Tidal decay of circumbinary planetary systems

TL;DR

This paper demonstrates that tidal decay in circumbinary planetary systems causes orbital shrinkage, potentially explaining the scarcity of close-in planets around binary stars and contributing to the population of rogue planets.

Contribution

It introduces the concept of universal tidal decay in circumbinary systems and explores its implications for planetary system evolution and observed planet distributions.

Findings

Tidal decay causes orbit shrinkage in circumbinary planets.

It may explain the lack of close-in planets around binary stars.

The mechanism could contribute to the population of rogue planets.

Abstract

It is shown that circumbinary planetary systems are subject to universal tidal decay (shrinkage of orbits), caused by the forced orbital eccentricity inherent to them. Circumbinary planets (CBP) are liberated from parent systems, when, owing to the shrinkage, they enter the circumbinary chaotic zone.

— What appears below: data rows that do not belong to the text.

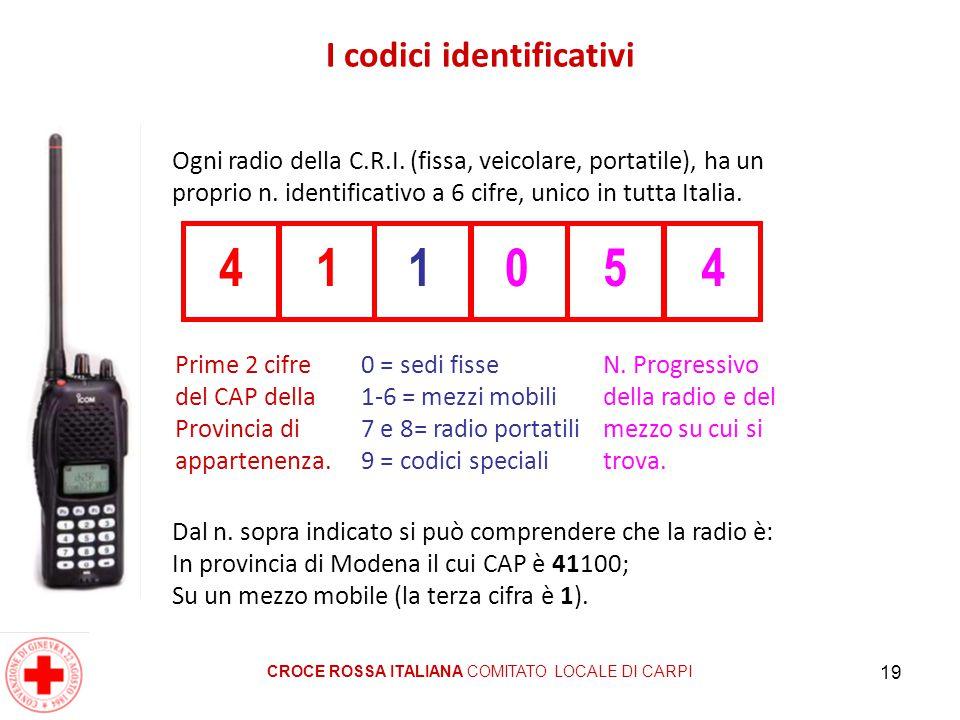 19 I codici identificativi CROCE ROSSA ITALIANA COMITATO LOCALE DI CARPI Ogni radio della C.R.I. (fissa, veicolare, portatile), ha un proprio n. ident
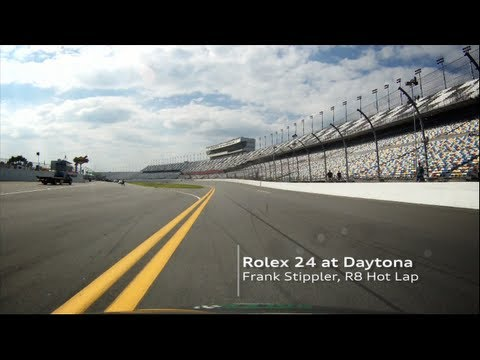 2013 Rolex 24 at Daytona: Audi Driver Frank Stippler Hot Lap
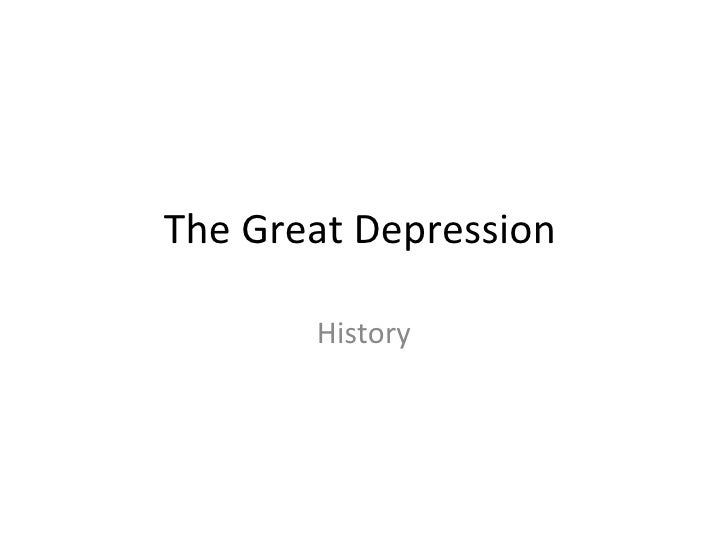 The Great Depression History
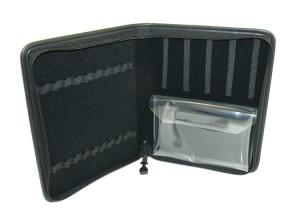 Custom Product Display Case Inside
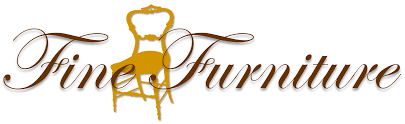 dining room furniture tampa furniture store biggest discount
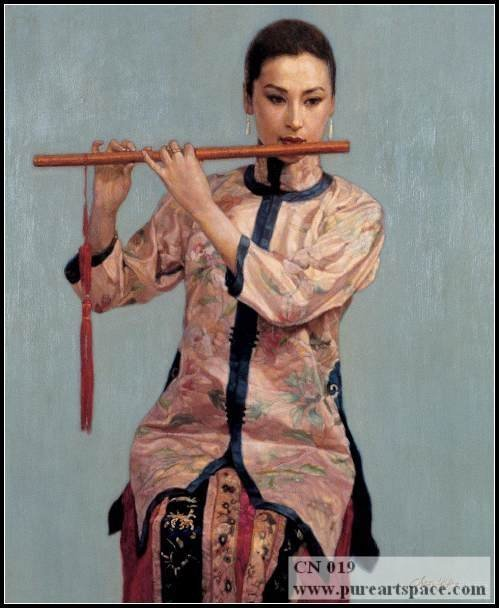 Hand painted chinese woman portrait Decorative Canvas Oil Painting Best For Powder Room Decor And Home Artwork And Gifts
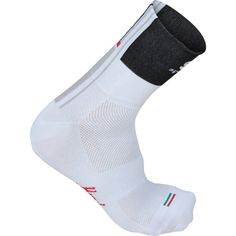 Sportful Gruppetto 12cm Cycling Sock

On shorter timescales (less than the current age of the Universe), the effect may explain, at least partially, the observed lack of CBP of close-enough (with periods < 5 days) stellar binaries; on longer timescales (greater than the age of the Universe but well within stellar lifetimes), it may provide massive liberation of chemically evolved CBP. Observational signatures of the effect may comprise (1) a prevalence of large rocky planets (super-Earths) in the whole population of rogue planets (if this mechanism were the only source of rogue planets); (2) a mass-dependent paucity of CBP in systems of low-mass binaries: the lower the stellar mass, the greater the paucity.